QUOTED PASSAGE:
================

Minister of Education, Skills, Youth and Information, Dana Morris-Dixon, has announced that 56 per cent of students who sat the 2025 Primary Exit Profile (PEP) examinations achieved proficiency.
The PEP, which assesses students’ mastery of the National Standards Curriculum, evaluates higher-order thinking skills such as problem-solving, analysis, and synthesis. The exam includes components administered in grades 4, 5, and 6.
Speaking at a press briefing, Morris-Dixon said that seven per cent of the students reached the highly proficient level.
“Are they where we want to be? No. We have more work to do,” she said. “But what it says is that the interventions, the work being done by the schools, are paying off. With a challenging cohort, we’re seeing progress being made, which means that what we’re doing is right. We just need to intensify it and do more of it. And I have to thank the teachers for this improvement in mathematics.”
A total of 33,462 students across 964 institutions were registered to sit the exam. The minister also reported a 25 per cent decrease in student absenteeism for the sitting.
In mathematics, Morris-Dixon noted marked improvement between grade levels. In the 2023 grade 4 results, 26.5 per cent of students were at the beginning level. However, by grade 6 in 2025, only three per cent remained at that level.
Regarding language arts, the minister clarified that the test measures mastery of the curriculum rather than basic literacy. In grade 4, 33.9 per cent of students were at the beginning stage and 27.4 per cent were developing, suggesting significant gaps.
“That’s a huge number of our children, and that’s probably linked to the issues during COVID,” Morris-Dixon said. “Especially with developing your language skills—you want to do that face-to-face.”
At that point, just 34 per cent of students were proficient. However, by grade 5, that number had risen to 56.6 per cent, and by grade 6, 67 per cent were proficient, with an additional two per cent achieving highly proficient.
In science, 61 per cent of students were proficient and seven per cent highly proficient. For social studies, 58 per cent reached proficiency and 14 per cent were highly proficient.
“So we are on our way,” Morris-Dixon said. “Our [National Minimum Proficiency Target] in the ministry is to get to an 85 per cent proficiency level by 2030.”

================

Collected data entries
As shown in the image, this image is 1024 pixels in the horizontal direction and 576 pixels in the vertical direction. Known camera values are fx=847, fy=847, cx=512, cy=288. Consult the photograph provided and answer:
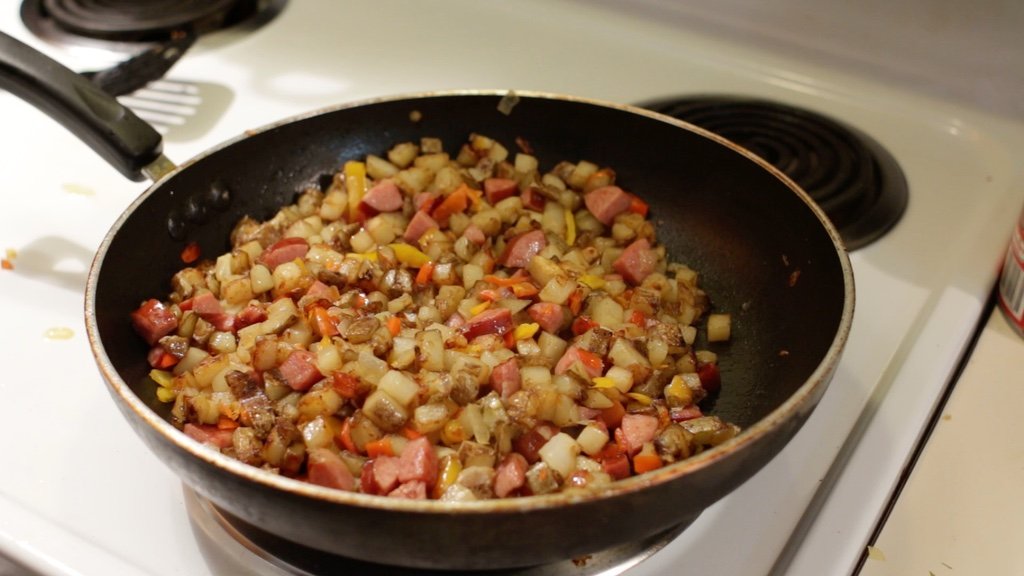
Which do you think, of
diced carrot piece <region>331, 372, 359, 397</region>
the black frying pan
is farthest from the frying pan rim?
diced carrot piece <region>331, 372, 359, 397</region>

================

WHAT YOU ARE ASKED TO DO: From the PEP results report above, extract the stretch from "Speaking at a" through "for the sitting.", word for word.

SOLUTION FOR THIS TASK:
Speaking at a press briefing, Morris-Dixon said that seven per cent of the students reached the highly proficient level.
“Are they where we want to be? No. We have more work to do,” she said. “But what it says is that the interventions, the work being done by the schools, are paying off. With a challenging cohort, we’re seeing progress being made, which means that what we’re doing is right. We just need to intensify it and do more of it. And I have to thank the teachers for this improvement in mathematics.”
A total of 33,462 students across 964 institutions were registered to sit the exam. The minister also reported a 25 per cent decrease in student absenteeism for the sitting.